Movie Review - Grudge Match
January 16, 2014
Thank you director Peter Segal, Sylvester Stallone, Robert De Niro, Jon Bernthal and Kevin Hart for giving me a great Christmas present with GRUDGE MATCH. The fictional story of former boxers Henry "Razor" Sharp and Billy "The Kid" McDonnen, Razor and The Kid haven't spoken in 30 years. Each winning hotly contested bouts against the other with a third match set to "break the tie", on the eve of the final bout, Razor abruptly throws in the towel, announcing not only his retirement from the sport, but the cancellation of the fight. Bringing both of their boxing careers to a screeching halt, the two haven't spoken since.
Over the years, The Kid has parlayed his name into an endorsement bonanza, owning a car dealership and restaurant supper club, the latter where he performs doing a puppet act. Razor has slipped into relative obscurity, going to work at a local Pittsburgh ironworks foundry. Adding to the mix is boxing promoter Dante Slate, Jr., whose father not only promoted the last two bouts between Razor and The Kid, but who embezzled the gates, leaving Razor and The Kid with empty-pockets. Unfortunately, Slate also left his son penniless.
But Dante Jr. is nothing if not industrious and with the same fast-talking charm of his father, convinces Razor and The Kid to enter the ring just once more. Hit a major payday for all three of them and answer the question once and for all, who's the better fighter.
Stallone and De Niro are perfection as Razor and The Kid, respectively. GRUDGE MATCH is as much about paying home to legends and their iconography as it is to deliver an entertaining film. Both having spent time on screen in the ring previously (Stallone as "Rocky" and De Niro as "Jake La Motta"), not to mention co-starring in "Copland", GRUDGE MATCH goes beyond the current grudge match between Razor and The Kid, poking fun at/paying homage to the good natured grudge match that began between the two actors at the Oscars in 1976 when Stallone and "Rocky" won Best Picture over De Niro and "Taxi Driver." Stallone at age 67 has never looked better and still packs a wallop. Even De Niro at age 70, who trained heavily for this role, has some moves in the ring that rival his quick glibbed dialogue.

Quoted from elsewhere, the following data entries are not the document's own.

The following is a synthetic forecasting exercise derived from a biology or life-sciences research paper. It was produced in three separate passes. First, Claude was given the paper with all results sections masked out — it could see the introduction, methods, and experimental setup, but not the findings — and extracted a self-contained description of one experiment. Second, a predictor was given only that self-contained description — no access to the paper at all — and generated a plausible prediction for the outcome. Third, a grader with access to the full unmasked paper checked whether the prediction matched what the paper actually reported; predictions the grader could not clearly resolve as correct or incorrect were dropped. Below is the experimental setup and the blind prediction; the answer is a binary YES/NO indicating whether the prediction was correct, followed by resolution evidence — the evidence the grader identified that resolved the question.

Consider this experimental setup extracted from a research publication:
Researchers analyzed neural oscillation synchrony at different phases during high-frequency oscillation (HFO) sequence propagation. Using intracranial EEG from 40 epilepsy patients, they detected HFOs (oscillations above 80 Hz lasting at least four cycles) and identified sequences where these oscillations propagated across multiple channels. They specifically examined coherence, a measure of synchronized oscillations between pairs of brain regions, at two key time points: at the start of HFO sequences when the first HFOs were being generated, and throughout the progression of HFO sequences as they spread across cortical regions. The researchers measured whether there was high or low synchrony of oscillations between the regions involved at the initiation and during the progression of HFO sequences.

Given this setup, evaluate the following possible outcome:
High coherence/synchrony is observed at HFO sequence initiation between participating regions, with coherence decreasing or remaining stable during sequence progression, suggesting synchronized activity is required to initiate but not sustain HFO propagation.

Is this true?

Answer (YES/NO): NO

Complete with amusing sight gags that are nods to the iconography of the two legends. For Stallone look for more than a few set-ups that harken to several of the films in the "Rocky" franchise (raw eggs and meat lockers will jump right out at you) while De Niro handily sends up nods to "Raging Bull" and "The Godfather".
But what is most impressive about this Tim Kelleher - Rodney Rothman script is how it embraces the legends that are Stallone and De Niro while finding a perfect meld with Jon Bernthal as BJ, who just now learns that The Kid is his father, and Alan Arkin as Razor's trainer Lightning Conlon, adding a slightly crustier edge to the imagery ingrained in our collective consciousness of Burgess Meredith as Rocky Balboa's trainer, Mickey. As Dante Slate, Jr., Kevin Hart is just an outright hilarious scene stealer! (And stay through the credits for some laugh-out-loud hijinks with Hart.) Kim Basinger is a rose among the thorns as the woman between Razor and The Kid, delivering a quiet performance that it sweet and engaging. Jon Bernthal has quickly risen in the ranks as man to watch thanks to a strong turn earlier this year in "Snitch" and currently also in "The Wolf of Wall Street". As BJ, Bernthal grounds the film with an honesty and heart that is wonderful to watch unfold as the relationship between BJ and The Kid unfolds (and yes, it will remind you of the Rocky Jr. - Rocky relationship in "Rocky Balboa").
No stranger to working with legends, having paired Jack Lemmon and James Garner in "My Fellow Americans" some years back as former presidents who are less than friends, director Peter Segal now pairs up a few more legends with Stallone, De Niro and Arkin, the latter of whom had never worked nor met with either of the first two despite some 50 years in the business. For director Peter Segal, GRUDGE MATCH is a dream come true, particularly when it comes to the ultimate fight on "Grudgement Day" as he called on none other than Stallone to choreograph the fight together with Robert Sale, the film's boxing consultant who worked with Stallone on all of the "Rocky" films. Calling Stallone, "the best fight choreographer in the business", I have to agree and watching the ultimate bout between Stallone and De Niro is nothing short of magic. Thanks to cinematographer Dean Semler and his implementing 7 cameras, plus employing some HBO sports cameramen to help with the lensing, not to mention sportscaster Jim Lampley, UFC announcer Mike Goldberg and the HBO sports team commentators, the result is a beyond realistic bout with Stallone and De Niro doing all their own boxing and throwing real punches. NOTE: No stunt doubles are used in the fight sequences. It's all Stallone and De Niro.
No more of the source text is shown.